**SHORT EXERCISE**
Produce an exact copy of all the records.

**RECORDED INFORMATION**
•••••

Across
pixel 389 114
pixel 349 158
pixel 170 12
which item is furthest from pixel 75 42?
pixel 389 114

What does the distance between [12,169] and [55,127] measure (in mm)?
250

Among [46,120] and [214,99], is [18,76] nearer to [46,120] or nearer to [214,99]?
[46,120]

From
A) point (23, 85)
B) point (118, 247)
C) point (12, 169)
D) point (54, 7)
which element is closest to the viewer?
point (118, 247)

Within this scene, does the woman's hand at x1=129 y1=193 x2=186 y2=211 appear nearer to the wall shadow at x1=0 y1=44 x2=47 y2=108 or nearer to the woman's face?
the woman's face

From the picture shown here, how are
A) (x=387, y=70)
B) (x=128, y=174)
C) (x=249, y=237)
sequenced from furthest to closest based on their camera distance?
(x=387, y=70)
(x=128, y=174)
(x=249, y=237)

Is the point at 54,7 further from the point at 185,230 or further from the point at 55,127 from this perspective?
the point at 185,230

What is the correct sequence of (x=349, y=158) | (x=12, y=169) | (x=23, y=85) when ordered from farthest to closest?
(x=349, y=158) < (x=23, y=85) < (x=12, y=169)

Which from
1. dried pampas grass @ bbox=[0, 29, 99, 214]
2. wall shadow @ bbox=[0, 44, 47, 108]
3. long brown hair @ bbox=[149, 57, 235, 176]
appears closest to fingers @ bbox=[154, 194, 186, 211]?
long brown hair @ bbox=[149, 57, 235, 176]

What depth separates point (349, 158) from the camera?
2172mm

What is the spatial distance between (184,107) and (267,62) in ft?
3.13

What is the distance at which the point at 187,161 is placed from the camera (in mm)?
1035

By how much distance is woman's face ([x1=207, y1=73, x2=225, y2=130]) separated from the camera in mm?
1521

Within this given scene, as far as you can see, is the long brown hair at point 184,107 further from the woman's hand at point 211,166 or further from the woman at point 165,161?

•••••

**SOLUTION**
Across
pixel 389 114
pixel 349 158
pixel 170 12
which item is furthest from pixel 75 42?
pixel 389 114

What does the distance between [12,169] and [55,127] measure (in mm)?
250

Among [46,120] and [214,99], is [18,76] nearer to [46,120] or nearer to [214,99]?
[46,120]

From
A) point (23, 85)
B) point (118, 247)
C) point (12, 169)
D) point (54, 7)
which element is closest to the viewer?
point (118, 247)

Within this scene, does the woman's hand at x1=129 y1=193 x2=186 y2=211 appear nearer to the wall shadow at x1=0 y1=44 x2=47 y2=108 or nearer to the woman's face?
the woman's face

From the picture shown here, how are
A) (x=387, y=70)
B) (x=128, y=174)
C) (x=249, y=237)
sequenced from furthest to closest based on their camera distance?
(x=387, y=70)
(x=128, y=174)
(x=249, y=237)

Is the point at 54,7 further from the point at 185,230 or further from the point at 55,127 from this perspective?
the point at 185,230

What is the correct sequence of (x=349, y=158) | (x=12, y=169) | (x=23, y=85) when ordered from farthest to closest?
(x=349, y=158) < (x=23, y=85) < (x=12, y=169)

Which from
1. dried pampas grass @ bbox=[0, 29, 99, 214]
2. wall shadow @ bbox=[0, 44, 47, 108]
3. long brown hair @ bbox=[149, 57, 235, 176]
appears closest to fingers @ bbox=[154, 194, 186, 211]?
long brown hair @ bbox=[149, 57, 235, 176]

What depth separates point (349, 158) from the camera?
2172mm

What is the spatial distance between (184,107) and (267,62) in ft?
3.13

What is the distance at which the point at 187,161 is placed from the camera (in mm)?
1035

By how much distance is woman's face ([x1=207, y1=73, x2=225, y2=130]) separated from the camera in mm?
1521

Within this given scene, as far as you can see, is the long brown hair at point 184,107 further from the woman's hand at point 211,166 or further from the woman at point 165,161?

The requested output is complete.